I yelled, I ranted, I raved.

I was awful.

I was impatient.

I shamed him.

It hurt us both.

We talked about it.

We hugged and kissed.

I said sorry.

I told him how much I love him.

I told him I was wrong.

I told him I understand how hard it can be.

We talked and continued to cuddle.

I took him to school.

I came home and I felt yuck.

Fortunately Steve was home and so I debriefed a bit. He let me talk it through.

It is hard to be a parent. To teach them and mould them. I find the whole situation with Timmy difficult because as adults we are often trying to slow down, live more in the present moment, 'stop and smell the roses' stuff. My son is doing that. He is noticing the world around him. He is living in the present moment. He is doing it very well in fact. And I don't want to squash it.

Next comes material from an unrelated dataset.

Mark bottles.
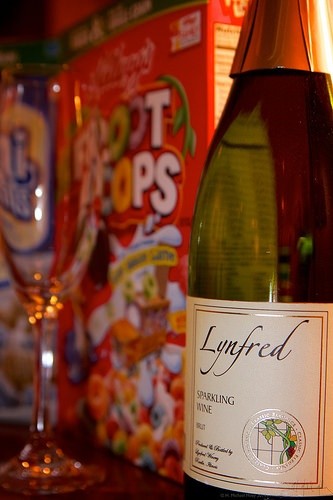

However sometimes you have to stop noticing and do what needs to be done. Oh the balance is so fine and delicate. Teaching that balance to a seven yr old is HARD. We have to teach it and he has to learn it but how. I guess the answer is example. Living it ourselves. Showing how its done. 
It won't be easy. And I will stuff it up OFTEN.  I guess this is where grace comes in. Being gentle with my soul and Timmy's soul. And continuing to love well.


P.S. One encouraging thing this morning was something my daughter said. When I was crying she asked why. I told her I was sad because of the way I yelled at Timmy. She said to me "just say sorry Mum and it will be OK".  Steve said she has this modelled to her and so she knows this is what needs to be done when you are unkind to another. I am encouraged to know that what we teach and model does reach into their hearts. Seeing the fruits of our labour is good.